Выбрать главу

«В этой железе особые фагоциты», — написал Ковалевский Мечникову.

«Да, это у них своеобразная селезенка», — ответил тот, обрадованный, что и улитки оказались не лишенными этого столь важного для мечниковской теории органа.

После «Дорисов» Ковалевский направил свой шприц против оболочников, а там и пошло. Игла шприца вонзалась в тело то тех, то других животных.

В 1890 году его избрали в Академию наук. Он оставил чтение лекций и засел в лаборатории. Ему пришлось работать долго: через десять лет он умер. Его имя сохранилось не только в отчетах о заседаниях Академии и на страницах научных журналов. На Севастопольской биологической станции, устройству которой он отдал столько сил и времени и первым директором которой он был, станционное судно носит имя «Александр Ковалевский». Другой «Александр Ковалевский» бороздит волны Ледовитого океана — это судно Мурманской биологической станции.

«Он мало теоретизировал, но много открыл», — сказал после его смерти один ученый немец, сам большой любитель всяких теорий.

Морской дракон.

IX. Грядка гороха

1

— Но ведь это замечательно! — воскликнул ботаник Гуго Де-Фриз, прочитав небольшую статейку, затерявшуюся в старых книжках провинциального журнала. — Как же никто раньше не заметил этой статьи?

Де-Фриз написал статью «Законы расщепления гибридов». В ней неоднократно упоминалось имя монаха Грегора Менделя.

24 марта 1900 года эта статья попала на стол редактора немецкого ботанического журнала.

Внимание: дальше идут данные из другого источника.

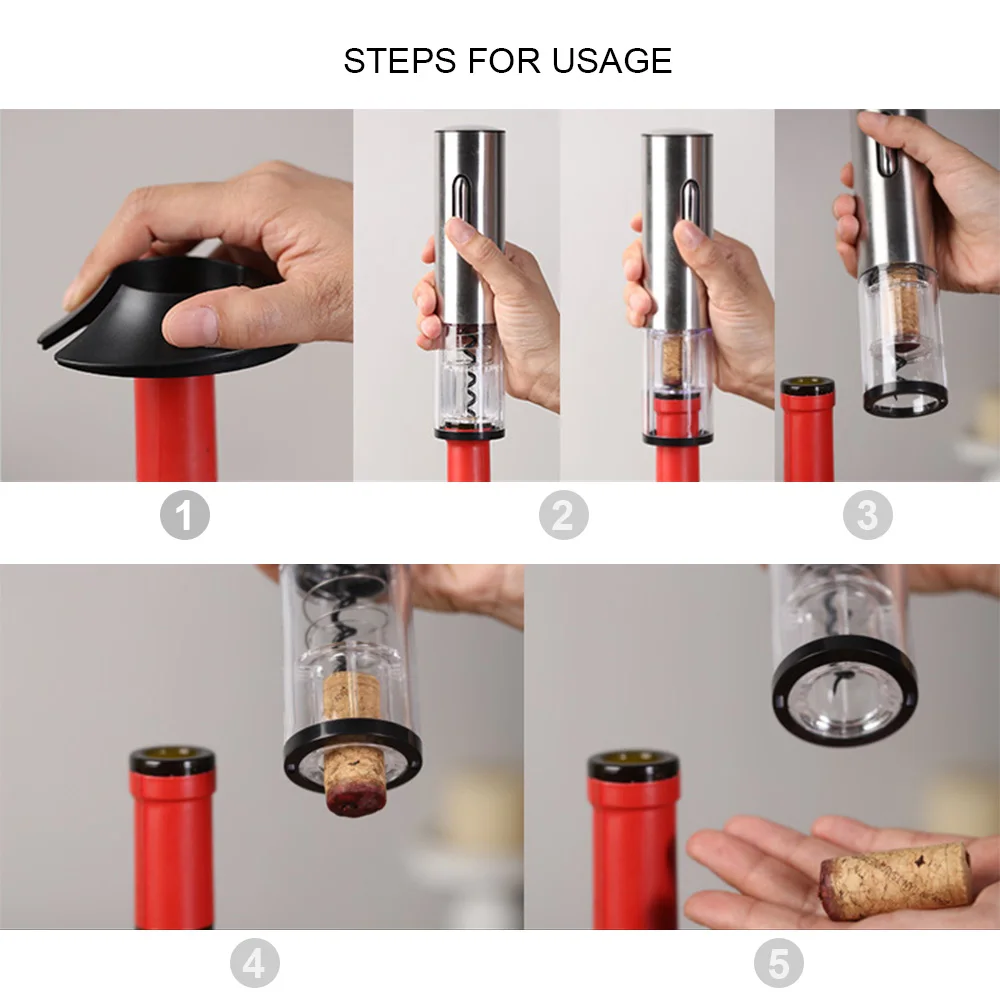 STEPS FOR USAGE

1

2

3

4

5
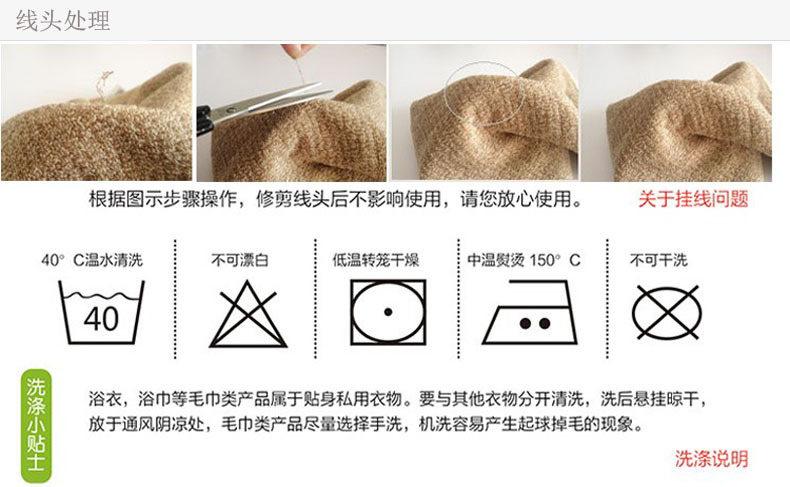 线头处理

根据图示步骤操作，修剪线头后不影响使用，请您放心使用。

关于挂线问题

40° C温水清洗

40

不可漂白

低温转笼干燥

中温熨烫 150° C

不可干洗

洗涤小贴士

浴衣，浴巾等毛巾类产品属于贴身私用衣物。要与其他衣物分开清洗，洗后悬挂晾干，放于通风阴凉处，毛巾类产品尽量选择手洗，机洗容易产生起球掉毛的现象。

洗涤说明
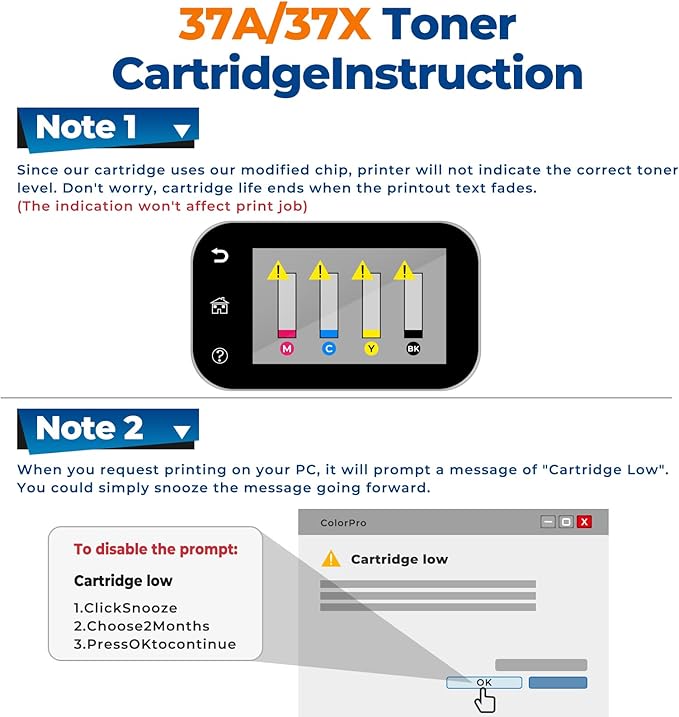 37A/37X Toner CartridgeInstruction

Note 1

Since our cartridge uses our modified chip, printer will not indicate the correct toner level. Don't worry, cartridge life ends when the printout text fades.
(The indication won't affect print job)

M C Y BK

Note 2

When you request printing on your PC, it will prompt a message of "Cartridge Low". You could simply snooze the message going forward.

To disable the prompt:

Cartridge low

1.ClickSnooze
2.Choose2Months
3.PressOKtocontinue

ColorPro

Cartridge low

OK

Редактор перелистал статью, пометил на ней «в набор» и забыл о ней.

«К чему факелы, свечи и очки, если люди не хотят видеть».

Прошел ровно месяц. 24 апреля редактор снова сидел за столом и снова перелистывал статью. На этот раз статья была подписана ученым К. Корренсом. А говорилось в ней снова о помесях и о монахе Менделе.

Редакторский карандаш снова пометил на полях рукописи «в набор».

Прошло еще полтора месяца.

Перед редактором лежала рукопись профессора Эриха Чермака. И снова в ней говорилось о скрещивании, о помесях и о… монахе Менделе.

— Откуда они выкопали этого монаха? — Редактор посмотрел в одном словаре, заглянул в другой, перелистал несколько списков ученых — нигде не было имени монаха Грегора Менделя.

А Корренс, Де-Фриз и Чермак тем временем занялись спорами о том, кому принадлежит честь «открытия» Менделя, умершего в 1884 году и никому с тех пор неизвестного.

2

Родители Менделя были крестьяне. Его дед и прадед тоже были крестьянами деревушки Гейнцендорф в австрийской Силезии. Они пахали землю, сажали капусту, платили подати и молча голодали в неурожайные годы. Отец Менделя, Антон, увлекался садоводством. Это давало небольшой доход и доставляло Антону не просто удовольствие, а было его отдыхом, и это же приучило его единственного сына Иоганна к возне с растениями.

— Ты дашь мне привить глазок? — спрашивал он отца, дрожа от нетерпеливого ожидания.

И если отец разрешал ему проделать эту ответственную операцию, то мальчик был счастлив.

— Он слишком умен для нас, — сказал учитель сельской школы, когда поближе познакомился с Иоганном. — Ему нужно учиться дальше.

Иоганна послали доучиваться в более крупную школу в соседнем местечке.

— Его место не здесь, а в гимназии, — сказали вскоре отцу Иоганна и там.

В декабре 1834 года двенадцатилетний Иоганн Мендель очутился в Троппау, в гимназии. Он голодал и ходил оборванным, у него не всегда были медяки на покупку тетради или карандаша, а многие учебники являлись для него недосягаемой мечтой. Но он учился очень хорошо. И он еще раз переменил школу. В троппауской гимназии не было двух старших классов — «философских», как тогда говорили. Иоганн перевелся в Ольмюц. Он голодал и здесь…

— Я отдам ему на учение мое приданое, — сказала младшая из двух сестер Иоганна и отдала брату гроши, носившие громкое название приданого.

— Поверь, я не останусь в долгу! — чуть не заплакал от радости Иоганн.

Приданое сестры не могло накормить Иоганна досыта, но его все же кое-как хватило, чтобы доучиться и кончить гимназию. И чем ближе становился этот знаменательный день «конца», тем чаще и чаще задумывался Иоганн.

— Что делать дальше?..

— Иди в монахи, — советовал ему его учитель, бывший одновременно и доктором математики, и августинским монахом. — Иди к нам…

Он день за днем внушал это Иоганну, он говорил красиво, увлекательно, и Иоганн начал склоняться к мысли, что быть монахом не так уж плохо.